Your task: Can you copy out, word for word, the stretch of the records from the line containing "109, 270, 159)?" through the line containing "1351 centimetres", with both of those lines included?

Records for this exercise:
'''

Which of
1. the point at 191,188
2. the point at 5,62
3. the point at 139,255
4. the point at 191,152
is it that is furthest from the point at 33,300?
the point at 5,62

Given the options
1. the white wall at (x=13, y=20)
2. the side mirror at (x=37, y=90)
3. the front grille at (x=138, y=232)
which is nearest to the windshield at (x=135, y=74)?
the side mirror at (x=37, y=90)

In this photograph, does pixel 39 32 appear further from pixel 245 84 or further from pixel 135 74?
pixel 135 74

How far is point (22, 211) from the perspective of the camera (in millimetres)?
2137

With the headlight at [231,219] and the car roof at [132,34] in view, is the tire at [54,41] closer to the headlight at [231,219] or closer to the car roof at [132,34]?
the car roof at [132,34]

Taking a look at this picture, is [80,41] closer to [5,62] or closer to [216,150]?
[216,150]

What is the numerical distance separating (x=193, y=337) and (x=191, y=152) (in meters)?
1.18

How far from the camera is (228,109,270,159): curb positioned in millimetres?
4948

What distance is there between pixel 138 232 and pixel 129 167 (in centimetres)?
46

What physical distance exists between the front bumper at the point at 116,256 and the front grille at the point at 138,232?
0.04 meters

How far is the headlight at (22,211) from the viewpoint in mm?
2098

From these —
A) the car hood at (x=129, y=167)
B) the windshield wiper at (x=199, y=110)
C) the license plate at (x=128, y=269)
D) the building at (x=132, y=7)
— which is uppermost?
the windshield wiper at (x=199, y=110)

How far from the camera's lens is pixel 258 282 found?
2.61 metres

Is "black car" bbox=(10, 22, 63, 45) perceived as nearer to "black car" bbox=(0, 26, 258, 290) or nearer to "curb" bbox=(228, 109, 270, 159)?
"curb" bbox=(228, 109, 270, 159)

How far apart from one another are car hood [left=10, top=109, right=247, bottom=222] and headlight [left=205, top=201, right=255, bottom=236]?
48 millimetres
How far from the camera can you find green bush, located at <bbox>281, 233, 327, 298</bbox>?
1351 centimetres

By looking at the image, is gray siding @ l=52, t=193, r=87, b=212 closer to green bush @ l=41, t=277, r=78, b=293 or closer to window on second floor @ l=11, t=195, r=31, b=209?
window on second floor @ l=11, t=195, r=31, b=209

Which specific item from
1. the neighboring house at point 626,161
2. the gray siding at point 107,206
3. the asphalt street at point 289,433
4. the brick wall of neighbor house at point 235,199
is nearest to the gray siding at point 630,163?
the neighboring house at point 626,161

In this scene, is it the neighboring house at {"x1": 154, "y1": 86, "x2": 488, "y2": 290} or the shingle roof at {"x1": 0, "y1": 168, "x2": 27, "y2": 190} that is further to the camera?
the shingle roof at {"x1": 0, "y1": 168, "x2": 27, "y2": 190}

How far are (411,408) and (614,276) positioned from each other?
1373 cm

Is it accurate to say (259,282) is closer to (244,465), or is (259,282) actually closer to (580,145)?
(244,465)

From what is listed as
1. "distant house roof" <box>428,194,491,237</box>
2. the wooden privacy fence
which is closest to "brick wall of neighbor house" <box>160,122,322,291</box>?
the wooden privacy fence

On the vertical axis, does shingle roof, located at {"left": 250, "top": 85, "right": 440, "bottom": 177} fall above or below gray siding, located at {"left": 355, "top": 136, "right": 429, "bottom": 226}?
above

'''
'''

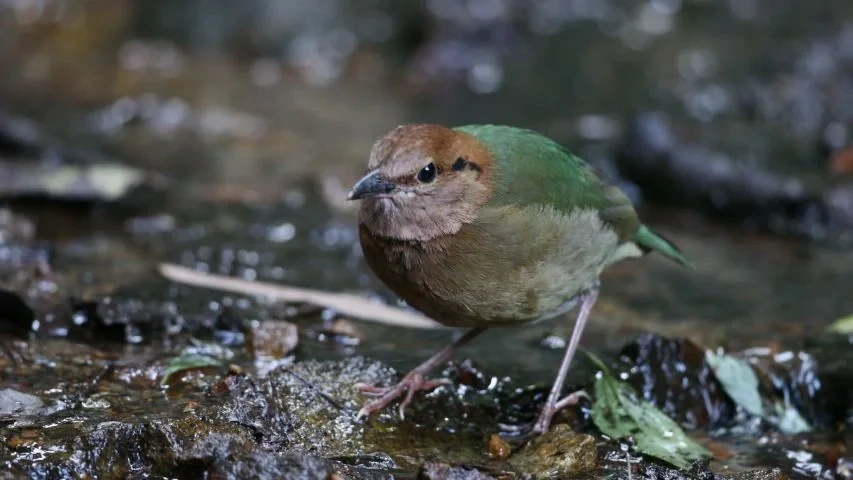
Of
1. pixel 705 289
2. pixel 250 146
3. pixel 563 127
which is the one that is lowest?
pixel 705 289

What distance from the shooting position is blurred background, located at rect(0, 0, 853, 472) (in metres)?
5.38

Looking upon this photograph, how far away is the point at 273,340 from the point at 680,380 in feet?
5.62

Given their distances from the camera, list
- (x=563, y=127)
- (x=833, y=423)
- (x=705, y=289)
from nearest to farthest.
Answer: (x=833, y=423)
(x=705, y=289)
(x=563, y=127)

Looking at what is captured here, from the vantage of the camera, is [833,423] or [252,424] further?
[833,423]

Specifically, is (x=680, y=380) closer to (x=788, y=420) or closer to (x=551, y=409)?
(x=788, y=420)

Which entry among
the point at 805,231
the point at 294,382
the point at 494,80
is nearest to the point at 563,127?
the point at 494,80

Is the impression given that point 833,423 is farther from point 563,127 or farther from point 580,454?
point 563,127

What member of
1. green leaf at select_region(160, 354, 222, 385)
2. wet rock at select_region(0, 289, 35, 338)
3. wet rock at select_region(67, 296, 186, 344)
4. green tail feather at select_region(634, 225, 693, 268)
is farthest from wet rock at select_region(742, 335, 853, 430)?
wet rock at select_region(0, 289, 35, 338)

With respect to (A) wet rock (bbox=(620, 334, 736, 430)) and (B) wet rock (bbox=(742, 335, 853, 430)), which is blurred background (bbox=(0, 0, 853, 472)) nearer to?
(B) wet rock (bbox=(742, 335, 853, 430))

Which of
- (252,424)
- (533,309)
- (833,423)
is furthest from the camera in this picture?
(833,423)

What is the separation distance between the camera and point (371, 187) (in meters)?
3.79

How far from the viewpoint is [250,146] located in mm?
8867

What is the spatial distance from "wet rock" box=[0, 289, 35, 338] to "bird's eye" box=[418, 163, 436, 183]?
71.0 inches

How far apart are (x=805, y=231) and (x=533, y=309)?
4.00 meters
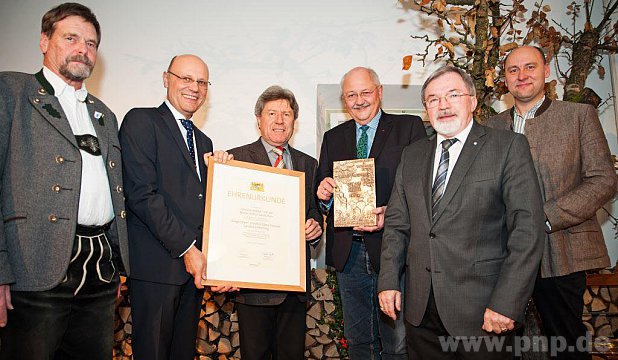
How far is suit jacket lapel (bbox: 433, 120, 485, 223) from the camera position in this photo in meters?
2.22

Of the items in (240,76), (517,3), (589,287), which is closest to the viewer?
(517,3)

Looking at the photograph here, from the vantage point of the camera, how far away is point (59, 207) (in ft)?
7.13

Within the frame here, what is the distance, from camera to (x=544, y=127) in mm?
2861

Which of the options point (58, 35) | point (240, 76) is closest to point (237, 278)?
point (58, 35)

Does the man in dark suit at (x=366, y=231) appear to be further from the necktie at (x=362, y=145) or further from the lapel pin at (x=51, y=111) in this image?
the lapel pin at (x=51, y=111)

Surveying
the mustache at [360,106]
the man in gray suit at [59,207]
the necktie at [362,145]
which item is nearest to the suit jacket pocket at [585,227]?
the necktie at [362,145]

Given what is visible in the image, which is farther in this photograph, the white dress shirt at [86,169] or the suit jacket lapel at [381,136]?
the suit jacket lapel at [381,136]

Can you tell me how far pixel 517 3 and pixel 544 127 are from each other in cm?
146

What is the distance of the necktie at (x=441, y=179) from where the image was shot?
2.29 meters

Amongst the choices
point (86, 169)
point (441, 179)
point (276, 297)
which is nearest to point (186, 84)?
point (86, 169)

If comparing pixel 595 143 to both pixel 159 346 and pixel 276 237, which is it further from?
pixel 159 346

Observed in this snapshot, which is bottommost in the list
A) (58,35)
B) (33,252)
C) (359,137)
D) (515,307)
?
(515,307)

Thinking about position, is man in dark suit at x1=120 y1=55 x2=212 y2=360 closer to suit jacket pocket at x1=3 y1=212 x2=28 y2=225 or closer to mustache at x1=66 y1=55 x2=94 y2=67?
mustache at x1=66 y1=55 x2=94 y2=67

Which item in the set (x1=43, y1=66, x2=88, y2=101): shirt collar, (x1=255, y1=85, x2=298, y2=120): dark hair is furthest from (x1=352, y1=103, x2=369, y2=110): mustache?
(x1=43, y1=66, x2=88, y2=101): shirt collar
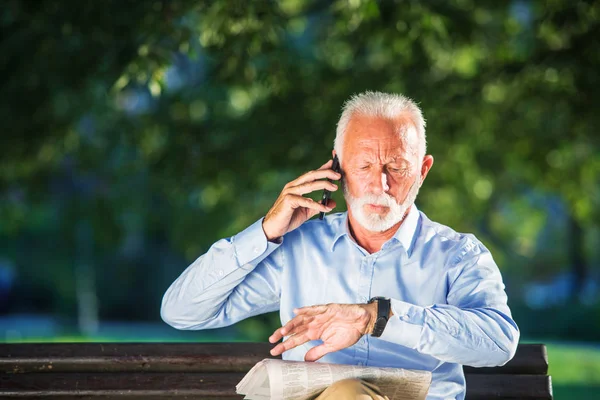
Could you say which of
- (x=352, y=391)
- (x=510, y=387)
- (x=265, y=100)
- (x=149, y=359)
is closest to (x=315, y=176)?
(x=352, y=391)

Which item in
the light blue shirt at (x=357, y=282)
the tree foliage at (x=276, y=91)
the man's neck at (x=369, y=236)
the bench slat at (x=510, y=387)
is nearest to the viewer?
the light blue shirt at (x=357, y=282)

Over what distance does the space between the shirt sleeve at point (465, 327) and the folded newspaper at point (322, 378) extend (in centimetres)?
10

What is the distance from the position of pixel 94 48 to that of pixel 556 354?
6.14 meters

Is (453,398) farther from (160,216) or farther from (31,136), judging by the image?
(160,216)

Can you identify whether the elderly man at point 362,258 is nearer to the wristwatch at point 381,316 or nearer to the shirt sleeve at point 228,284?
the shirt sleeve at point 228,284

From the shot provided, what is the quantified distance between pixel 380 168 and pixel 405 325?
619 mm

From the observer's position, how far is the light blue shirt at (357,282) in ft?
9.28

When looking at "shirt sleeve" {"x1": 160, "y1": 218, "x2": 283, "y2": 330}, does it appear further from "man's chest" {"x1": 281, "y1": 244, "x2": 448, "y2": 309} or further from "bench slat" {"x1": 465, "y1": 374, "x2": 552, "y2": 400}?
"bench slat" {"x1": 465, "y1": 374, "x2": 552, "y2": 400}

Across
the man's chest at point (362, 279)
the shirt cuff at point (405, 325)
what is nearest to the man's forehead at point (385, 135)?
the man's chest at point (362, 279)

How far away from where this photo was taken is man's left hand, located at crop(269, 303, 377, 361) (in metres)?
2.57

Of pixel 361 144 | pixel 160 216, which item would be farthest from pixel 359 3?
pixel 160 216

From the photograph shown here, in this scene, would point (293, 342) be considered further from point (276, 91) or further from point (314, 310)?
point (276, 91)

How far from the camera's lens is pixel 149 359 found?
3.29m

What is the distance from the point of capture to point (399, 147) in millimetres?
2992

'''
'''

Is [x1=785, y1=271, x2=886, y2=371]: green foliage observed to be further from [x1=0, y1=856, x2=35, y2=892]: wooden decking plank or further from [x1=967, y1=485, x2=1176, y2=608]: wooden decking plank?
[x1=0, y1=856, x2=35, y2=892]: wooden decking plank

'''

Full answer:
Is "black car" bbox=(10, 22, 63, 45) perceived as nearer to "black car" bbox=(0, 26, 258, 290) or nearer to "curb" bbox=(228, 109, 270, 159)?
"curb" bbox=(228, 109, 270, 159)

How far apart from one another are car hood [left=10, top=109, right=247, bottom=222] and headlight [left=205, top=201, right=255, bottom=236]?
48 millimetres
How far from the camera can you find green bush, located at <bbox>281, 233, 327, 298</bbox>?
1351 centimetres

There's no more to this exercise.